Ce ne sono svariate decine di generi al mondo e tutti hanno una funzione diversa.
Una meditazione leggera, ma efficace è la MT (meditazione trascendentale). Funziona secondo il
principio della ripetizione mentale di una parola al fine di limitare il flusso discorsivo e caotico
di pensieri che vanno “dalla mente alla mente”. La MT è chiamata anche meditazione creativa e
funziona se fatta, come tutte le cose, con regolarità, come una medicina.
Un’altra tecnica estremamente efficace è la meditazione sul respiro.
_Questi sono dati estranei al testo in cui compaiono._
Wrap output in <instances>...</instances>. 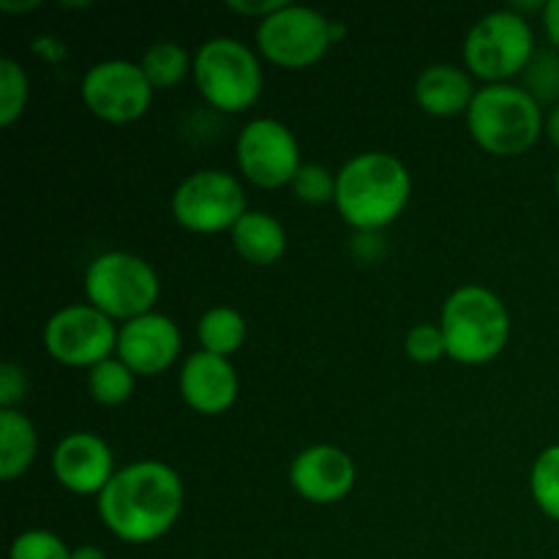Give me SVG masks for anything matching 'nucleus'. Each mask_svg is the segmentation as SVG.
I'll list each match as a JSON object with an SVG mask.
<instances>
[{"label": "nucleus", "instance_id": "nucleus-4", "mask_svg": "<svg viewBox=\"0 0 559 559\" xmlns=\"http://www.w3.org/2000/svg\"><path fill=\"white\" fill-rule=\"evenodd\" d=\"M469 136L489 156L513 158L527 153L544 134L546 115L522 85H484L464 115Z\"/></svg>", "mask_w": 559, "mask_h": 559}, {"label": "nucleus", "instance_id": "nucleus-1", "mask_svg": "<svg viewBox=\"0 0 559 559\" xmlns=\"http://www.w3.org/2000/svg\"><path fill=\"white\" fill-rule=\"evenodd\" d=\"M186 489L175 467L158 459H142L120 467L96 497L104 527L118 540L145 546L164 538L183 513Z\"/></svg>", "mask_w": 559, "mask_h": 559}, {"label": "nucleus", "instance_id": "nucleus-23", "mask_svg": "<svg viewBox=\"0 0 559 559\" xmlns=\"http://www.w3.org/2000/svg\"><path fill=\"white\" fill-rule=\"evenodd\" d=\"M530 495L540 513L559 522V442L544 448L530 469Z\"/></svg>", "mask_w": 559, "mask_h": 559}, {"label": "nucleus", "instance_id": "nucleus-28", "mask_svg": "<svg viewBox=\"0 0 559 559\" xmlns=\"http://www.w3.org/2000/svg\"><path fill=\"white\" fill-rule=\"evenodd\" d=\"M404 353L415 364H437V360L448 358V344L442 336L440 322H420V325L409 328L404 336Z\"/></svg>", "mask_w": 559, "mask_h": 559}, {"label": "nucleus", "instance_id": "nucleus-15", "mask_svg": "<svg viewBox=\"0 0 559 559\" xmlns=\"http://www.w3.org/2000/svg\"><path fill=\"white\" fill-rule=\"evenodd\" d=\"M52 475L66 491L80 497H98L107 484L112 480L115 469V453L104 437L93 435V431H74L66 435L63 440L55 445L52 459Z\"/></svg>", "mask_w": 559, "mask_h": 559}, {"label": "nucleus", "instance_id": "nucleus-6", "mask_svg": "<svg viewBox=\"0 0 559 559\" xmlns=\"http://www.w3.org/2000/svg\"><path fill=\"white\" fill-rule=\"evenodd\" d=\"M347 36V25L331 20L311 5L284 3L276 14L257 25V52L267 63L287 71H304L320 63L333 44Z\"/></svg>", "mask_w": 559, "mask_h": 559}, {"label": "nucleus", "instance_id": "nucleus-21", "mask_svg": "<svg viewBox=\"0 0 559 559\" xmlns=\"http://www.w3.org/2000/svg\"><path fill=\"white\" fill-rule=\"evenodd\" d=\"M140 66L153 91H169L191 74L194 58L178 41H156L145 49Z\"/></svg>", "mask_w": 559, "mask_h": 559}, {"label": "nucleus", "instance_id": "nucleus-12", "mask_svg": "<svg viewBox=\"0 0 559 559\" xmlns=\"http://www.w3.org/2000/svg\"><path fill=\"white\" fill-rule=\"evenodd\" d=\"M235 162L249 183L267 191L289 186L304 167L293 129L276 118H254L240 129Z\"/></svg>", "mask_w": 559, "mask_h": 559}, {"label": "nucleus", "instance_id": "nucleus-36", "mask_svg": "<svg viewBox=\"0 0 559 559\" xmlns=\"http://www.w3.org/2000/svg\"><path fill=\"white\" fill-rule=\"evenodd\" d=\"M555 189H557V200H559V167H557V178H555Z\"/></svg>", "mask_w": 559, "mask_h": 559}, {"label": "nucleus", "instance_id": "nucleus-22", "mask_svg": "<svg viewBox=\"0 0 559 559\" xmlns=\"http://www.w3.org/2000/svg\"><path fill=\"white\" fill-rule=\"evenodd\" d=\"M136 385V374L118 358L102 360L93 369H87V393L102 407H120L131 399Z\"/></svg>", "mask_w": 559, "mask_h": 559}, {"label": "nucleus", "instance_id": "nucleus-19", "mask_svg": "<svg viewBox=\"0 0 559 559\" xmlns=\"http://www.w3.org/2000/svg\"><path fill=\"white\" fill-rule=\"evenodd\" d=\"M38 456V435L22 409H0V478H22Z\"/></svg>", "mask_w": 559, "mask_h": 559}, {"label": "nucleus", "instance_id": "nucleus-30", "mask_svg": "<svg viewBox=\"0 0 559 559\" xmlns=\"http://www.w3.org/2000/svg\"><path fill=\"white\" fill-rule=\"evenodd\" d=\"M287 0H229L227 9L240 16H254V20H265V16L276 14Z\"/></svg>", "mask_w": 559, "mask_h": 559}, {"label": "nucleus", "instance_id": "nucleus-26", "mask_svg": "<svg viewBox=\"0 0 559 559\" xmlns=\"http://www.w3.org/2000/svg\"><path fill=\"white\" fill-rule=\"evenodd\" d=\"M524 91L538 104L555 102L559 96V58L555 52H535L524 69Z\"/></svg>", "mask_w": 559, "mask_h": 559}, {"label": "nucleus", "instance_id": "nucleus-34", "mask_svg": "<svg viewBox=\"0 0 559 559\" xmlns=\"http://www.w3.org/2000/svg\"><path fill=\"white\" fill-rule=\"evenodd\" d=\"M38 0H22V3H14V0H0V11L3 14H27V11L38 9Z\"/></svg>", "mask_w": 559, "mask_h": 559}, {"label": "nucleus", "instance_id": "nucleus-9", "mask_svg": "<svg viewBox=\"0 0 559 559\" xmlns=\"http://www.w3.org/2000/svg\"><path fill=\"white\" fill-rule=\"evenodd\" d=\"M173 218L197 235L229 233L240 222L249 202L246 189L235 175L224 169H200L178 183L169 202Z\"/></svg>", "mask_w": 559, "mask_h": 559}, {"label": "nucleus", "instance_id": "nucleus-11", "mask_svg": "<svg viewBox=\"0 0 559 559\" xmlns=\"http://www.w3.org/2000/svg\"><path fill=\"white\" fill-rule=\"evenodd\" d=\"M153 87L140 63L109 58L91 66L80 82V98L104 123H134L151 109Z\"/></svg>", "mask_w": 559, "mask_h": 559}, {"label": "nucleus", "instance_id": "nucleus-31", "mask_svg": "<svg viewBox=\"0 0 559 559\" xmlns=\"http://www.w3.org/2000/svg\"><path fill=\"white\" fill-rule=\"evenodd\" d=\"M33 52L47 63H60L66 58V44L55 36H36L33 38Z\"/></svg>", "mask_w": 559, "mask_h": 559}, {"label": "nucleus", "instance_id": "nucleus-33", "mask_svg": "<svg viewBox=\"0 0 559 559\" xmlns=\"http://www.w3.org/2000/svg\"><path fill=\"white\" fill-rule=\"evenodd\" d=\"M544 134L549 136L551 145L559 151V104L549 109V115H546V123H544Z\"/></svg>", "mask_w": 559, "mask_h": 559}, {"label": "nucleus", "instance_id": "nucleus-14", "mask_svg": "<svg viewBox=\"0 0 559 559\" xmlns=\"http://www.w3.org/2000/svg\"><path fill=\"white\" fill-rule=\"evenodd\" d=\"M358 469L353 456L338 445H311L289 464V484L311 506H336L355 489Z\"/></svg>", "mask_w": 559, "mask_h": 559}, {"label": "nucleus", "instance_id": "nucleus-7", "mask_svg": "<svg viewBox=\"0 0 559 559\" xmlns=\"http://www.w3.org/2000/svg\"><path fill=\"white\" fill-rule=\"evenodd\" d=\"M535 33L527 16L497 9L480 16L464 38V66L484 85H506L535 58Z\"/></svg>", "mask_w": 559, "mask_h": 559}, {"label": "nucleus", "instance_id": "nucleus-27", "mask_svg": "<svg viewBox=\"0 0 559 559\" xmlns=\"http://www.w3.org/2000/svg\"><path fill=\"white\" fill-rule=\"evenodd\" d=\"M5 559H71V549L49 530H25L11 540Z\"/></svg>", "mask_w": 559, "mask_h": 559}, {"label": "nucleus", "instance_id": "nucleus-29", "mask_svg": "<svg viewBox=\"0 0 559 559\" xmlns=\"http://www.w3.org/2000/svg\"><path fill=\"white\" fill-rule=\"evenodd\" d=\"M27 396V374L20 364L5 360L0 366V409H20Z\"/></svg>", "mask_w": 559, "mask_h": 559}, {"label": "nucleus", "instance_id": "nucleus-13", "mask_svg": "<svg viewBox=\"0 0 559 559\" xmlns=\"http://www.w3.org/2000/svg\"><path fill=\"white\" fill-rule=\"evenodd\" d=\"M180 347H183V336H180L178 322L162 311H147L118 328L115 355L136 377H158L173 369Z\"/></svg>", "mask_w": 559, "mask_h": 559}, {"label": "nucleus", "instance_id": "nucleus-16", "mask_svg": "<svg viewBox=\"0 0 559 559\" xmlns=\"http://www.w3.org/2000/svg\"><path fill=\"white\" fill-rule=\"evenodd\" d=\"M178 388L197 415H224L238 402L240 380L233 360L197 349L180 366Z\"/></svg>", "mask_w": 559, "mask_h": 559}, {"label": "nucleus", "instance_id": "nucleus-5", "mask_svg": "<svg viewBox=\"0 0 559 559\" xmlns=\"http://www.w3.org/2000/svg\"><path fill=\"white\" fill-rule=\"evenodd\" d=\"M191 76L200 96L227 115L254 107L265 85L260 52L233 36H216L200 44Z\"/></svg>", "mask_w": 559, "mask_h": 559}, {"label": "nucleus", "instance_id": "nucleus-20", "mask_svg": "<svg viewBox=\"0 0 559 559\" xmlns=\"http://www.w3.org/2000/svg\"><path fill=\"white\" fill-rule=\"evenodd\" d=\"M246 333L249 328H246L243 314L233 306H211L197 322L200 347L211 355H222V358H229L243 347Z\"/></svg>", "mask_w": 559, "mask_h": 559}, {"label": "nucleus", "instance_id": "nucleus-10", "mask_svg": "<svg viewBox=\"0 0 559 559\" xmlns=\"http://www.w3.org/2000/svg\"><path fill=\"white\" fill-rule=\"evenodd\" d=\"M118 328L96 306L71 304L49 317L41 331V342L55 364L69 369H93L115 355Z\"/></svg>", "mask_w": 559, "mask_h": 559}, {"label": "nucleus", "instance_id": "nucleus-18", "mask_svg": "<svg viewBox=\"0 0 559 559\" xmlns=\"http://www.w3.org/2000/svg\"><path fill=\"white\" fill-rule=\"evenodd\" d=\"M233 249L251 265H276L287 251V229L273 213L246 211L240 222L229 229Z\"/></svg>", "mask_w": 559, "mask_h": 559}, {"label": "nucleus", "instance_id": "nucleus-35", "mask_svg": "<svg viewBox=\"0 0 559 559\" xmlns=\"http://www.w3.org/2000/svg\"><path fill=\"white\" fill-rule=\"evenodd\" d=\"M71 559H107V555H104V549H98V546L82 544L76 546V549H71Z\"/></svg>", "mask_w": 559, "mask_h": 559}, {"label": "nucleus", "instance_id": "nucleus-2", "mask_svg": "<svg viewBox=\"0 0 559 559\" xmlns=\"http://www.w3.org/2000/svg\"><path fill=\"white\" fill-rule=\"evenodd\" d=\"M413 175L407 164L388 151H364L342 164L336 173L338 216L358 233H380L391 227L409 205Z\"/></svg>", "mask_w": 559, "mask_h": 559}, {"label": "nucleus", "instance_id": "nucleus-24", "mask_svg": "<svg viewBox=\"0 0 559 559\" xmlns=\"http://www.w3.org/2000/svg\"><path fill=\"white\" fill-rule=\"evenodd\" d=\"M31 98V80L20 60L0 58V126L11 129L22 118Z\"/></svg>", "mask_w": 559, "mask_h": 559}, {"label": "nucleus", "instance_id": "nucleus-25", "mask_svg": "<svg viewBox=\"0 0 559 559\" xmlns=\"http://www.w3.org/2000/svg\"><path fill=\"white\" fill-rule=\"evenodd\" d=\"M289 189L306 205H328V202L336 200V173H331L322 164L309 162L298 169Z\"/></svg>", "mask_w": 559, "mask_h": 559}, {"label": "nucleus", "instance_id": "nucleus-17", "mask_svg": "<svg viewBox=\"0 0 559 559\" xmlns=\"http://www.w3.org/2000/svg\"><path fill=\"white\" fill-rule=\"evenodd\" d=\"M415 104L431 118H456L467 115L478 93L473 74L462 66L435 63L426 66L415 80Z\"/></svg>", "mask_w": 559, "mask_h": 559}, {"label": "nucleus", "instance_id": "nucleus-8", "mask_svg": "<svg viewBox=\"0 0 559 559\" xmlns=\"http://www.w3.org/2000/svg\"><path fill=\"white\" fill-rule=\"evenodd\" d=\"M87 304L115 322H129L134 317L156 311L162 282L147 260L131 251H104L93 257L85 271Z\"/></svg>", "mask_w": 559, "mask_h": 559}, {"label": "nucleus", "instance_id": "nucleus-32", "mask_svg": "<svg viewBox=\"0 0 559 559\" xmlns=\"http://www.w3.org/2000/svg\"><path fill=\"white\" fill-rule=\"evenodd\" d=\"M540 16H544L546 38L555 44V49H559V0H546V9Z\"/></svg>", "mask_w": 559, "mask_h": 559}, {"label": "nucleus", "instance_id": "nucleus-3", "mask_svg": "<svg viewBox=\"0 0 559 559\" xmlns=\"http://www.w3.org/2000/svg\"><path fill=\"white\" fill-rule=\"evenodd\" d=\"M442 336L448 358L462 366H484L500 358L511 338V314L495 289L462 284L442 304Z\"/></svg>", "mask_w": 559, "mask_h": 559}]
</instances>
Il principio è lo stesso,
calmare la mente per prepararla a “vedere”. La meditazione è una medicina potentissima che aiuta a
creare degli stop interiori al fine di vedere le cose per quello che sono, e basta.
Un problema dei “sensibili” è quello di essere vittime dei propri stessi pensieri.
A volte è necessario trovare dei sotterfugi per tornare con i piedi per terra.
Secondo la mia esperienza la meditazione è uno di questi.
La nostra società tende ad usare il panico in modo strategico per la gestione delle masse.
Se però spostiamo lo sguardo in un’altra direzione può essere che quello stesso stato emotivo che ci
danneggia sia il propellente ideale per indurci a “venirne fuori” (dalla sofferenza, naturalmente).
Non dovremmo mai dimenticare che, di fronte ai miliardi di esseri che pullulano nell’universo, noi
apparteniamo a una rosa di favoriti. Solo per il fatto di essere liberi di scegliere da cosa farci
condizionare apparteniamo al lignaggio dei reincarnati di lusso.
Pensiamoci, quando dal basso sorge il panico, perché potrebbe esserci di grande aiuto.